At the beginning of April Microsoft announced the Surface 3, its new entry point device to compliment the Pro 3 range.
It has a fan-less Quad-core 1.6GHz Intel Atom x7 processor rather than a faster but more expensive Intel Core processor. This is a high performance Atom processor with a 2.4GHz turbo boost mode and advanced power management.
Most importantly with Intel inside a Surface 3 runs the full version of Windows 8.1 plus every existing and upcoming Windows application, tool or utility.
Yet, you may recall Microsoft's previous entry-level Surface devices ran something called Windows RT. This is because the Surface RT devices used the lower-cost ARM chip rather than an x86-compatible Intel processor.

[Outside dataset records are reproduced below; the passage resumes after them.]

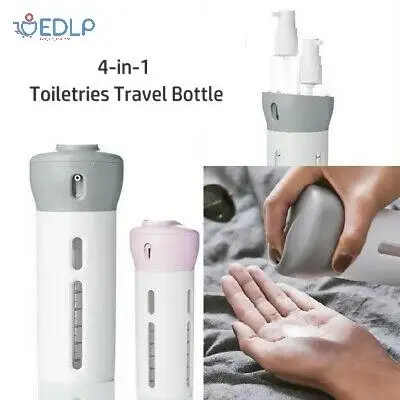 4-in-1 Rotatable Toiletries Travel Bottle - Leak Proof - Ideal For Travel - Refillable Portable Containers
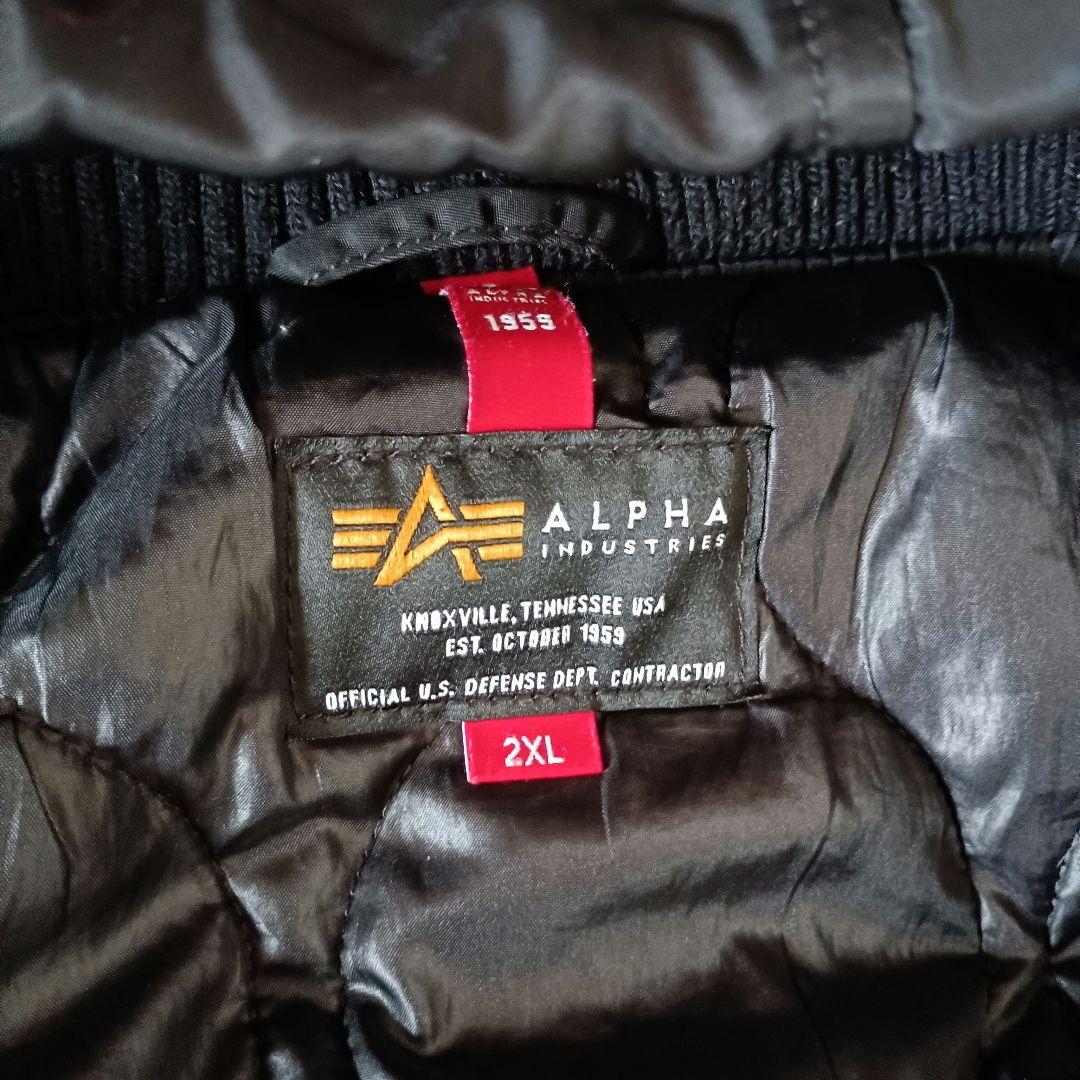 2XL✦ALPHA アルファmilitary type MA1 jacket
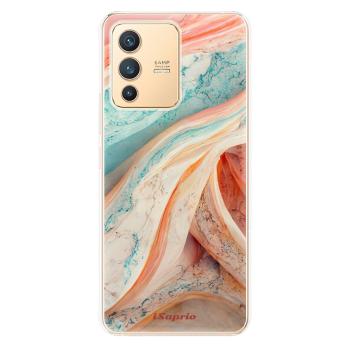 Odolné silikonové pouzdro iSaprio - Orange and Blue - Vivo V23 5G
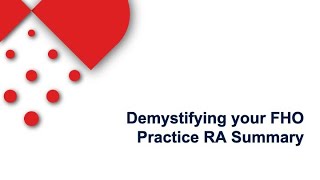 DoctorCare Webinar RA Summary (FHO Version)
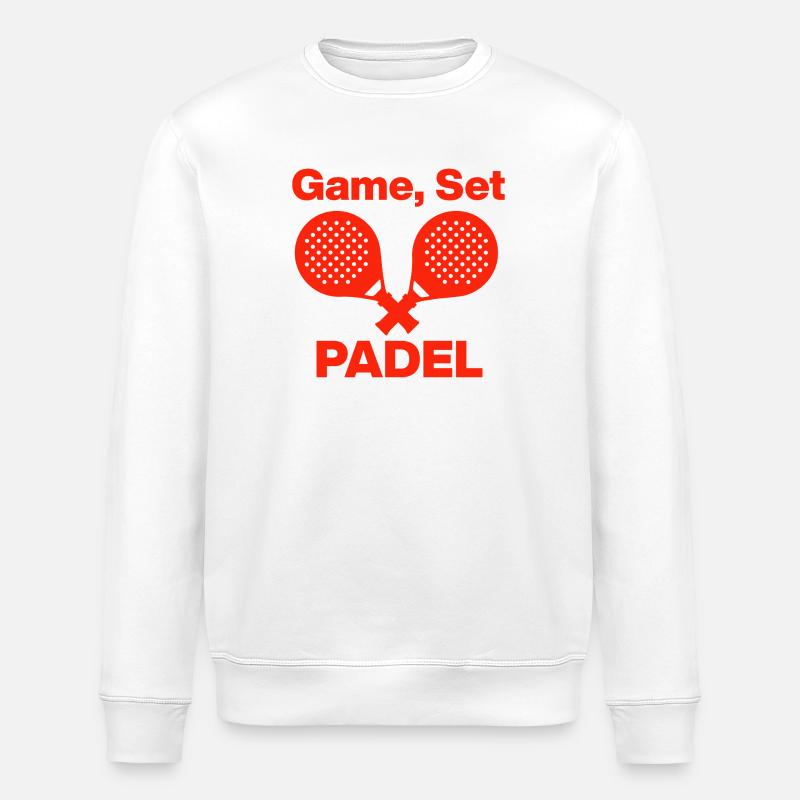 Game, Set, PADEL – Let's Smash! - Stanley/Stella ROLLER Unisex Organic Sweatshirt - white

However, the problem with Windows RT apps is that they have to be recompiled specifically for the ARM platform. And, in the end, not enough of these RT-flavour apps became available. So, despite a significant cost advantage, a Surface RT consumer ended up with a far less practical computing device.
With the introduction of the Surface 3 we can be assured the Windows RT experiment is over. This particular operating system is now obsolete. A direction many observers predicted when Microsoft announced a trade-in deal for older Surface RT and Surface Pro models.
Now it's Windows 8.1 for everyone, with a free upgrade to Windows 10 when it appears later this year.